▼ 彼の本気1



オミさん、どこにいるの?

学校を飛び出して色んな場所を探した。

昨日のオミさんを思い出して涙がこみ上げる。

タクシーで倉庫に行った。

奥の部屋に入ると、思った通り哲也がそこにいた。



「樹里亜どうした?」



至って涼しい顔の哲也を私はジロリと睨みつけた。

どうした?じゃない。

絶対に、哲也の耳に入ってるはずだ。



「てっちゃん酷い!オミさんどこに隠したの?教えてよっ!」

「は?なんのこと?」



キョトンとした顔の哲也。

そのポーカーフェイスには騙されないんだから。



「直ちゃんが雷翔の幹部ぶん殴っちゃったよ!やり合うの?雷翔と…。

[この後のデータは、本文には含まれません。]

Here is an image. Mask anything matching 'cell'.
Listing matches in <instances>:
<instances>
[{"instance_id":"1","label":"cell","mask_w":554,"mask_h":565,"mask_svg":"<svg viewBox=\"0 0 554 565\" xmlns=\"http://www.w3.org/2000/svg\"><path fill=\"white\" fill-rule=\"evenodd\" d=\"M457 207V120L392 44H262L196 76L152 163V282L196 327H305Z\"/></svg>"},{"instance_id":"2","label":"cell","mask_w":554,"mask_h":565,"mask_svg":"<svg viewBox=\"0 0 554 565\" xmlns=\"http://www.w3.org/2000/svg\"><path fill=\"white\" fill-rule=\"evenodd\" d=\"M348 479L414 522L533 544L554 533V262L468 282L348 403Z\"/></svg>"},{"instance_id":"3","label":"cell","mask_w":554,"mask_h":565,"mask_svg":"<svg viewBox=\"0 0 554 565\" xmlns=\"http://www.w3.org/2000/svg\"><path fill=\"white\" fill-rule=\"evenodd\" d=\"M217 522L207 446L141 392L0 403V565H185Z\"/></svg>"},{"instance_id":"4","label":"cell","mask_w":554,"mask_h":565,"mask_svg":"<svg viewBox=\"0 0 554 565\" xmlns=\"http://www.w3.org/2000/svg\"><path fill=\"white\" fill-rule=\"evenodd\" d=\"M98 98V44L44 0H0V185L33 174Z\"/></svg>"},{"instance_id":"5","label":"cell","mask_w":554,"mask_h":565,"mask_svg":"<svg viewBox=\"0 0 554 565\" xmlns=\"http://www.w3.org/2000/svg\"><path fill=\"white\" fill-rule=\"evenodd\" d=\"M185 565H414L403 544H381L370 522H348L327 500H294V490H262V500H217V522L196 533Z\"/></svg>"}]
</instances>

そういう決まり、なんでしょ?」

「こっちの事に口出すなよ、樹里亜…」



白目向きそうなくらいド低いドスの聞いた声で言われて怯みそうになった。

つーか、実の妹相手にガン飛ばすかな…



「兄貴が教えてくれないなら死ぬ気で探すからいいっ!」

「待てよ、行かせねぇ」



……―――え?

哲也の片手が私の身体全部の動きを止めた。

なに?

手首掴まれてるだけなのに動けないんだけど。



「えちょっと、離してよ」

「兄貴じゃなくててっちゃんって呼べって言ってんだろ?お兄ちゃんの言うことは聞けって何度も言ってんだろ?」



口端を緩めて私を見下ろす哲也に若干の恐怖を感じる。

一歩近づく哲也はめちゃくちゃ私をガン見状態で…

でもオミさんが絡んでいる以上絶対に引かない。

怖くたって負けないんだから!



「オミさんどこよ、兄貴!」

「樹里亜貴様、どうなるか分かって言ってんのか?あ?」



顎を掴まれて壁に追い込まれる。

さすがは族の頭…何ともいえないオーラをまとっていて…



「ズルイよ兄貴!オミさん出してよ!」

「出すわけねぇだろ。頭冷やせクソったれ!」



私を離した兄貴はダンっと黒いソファーを蹴り飛ばして部屋から出て行った。

やっぱり兄貴がオミさん隠してんじゃんっ!

悔しい、どこにいるの?

こうなったら…って、チームの人に片っ端から声をかけた。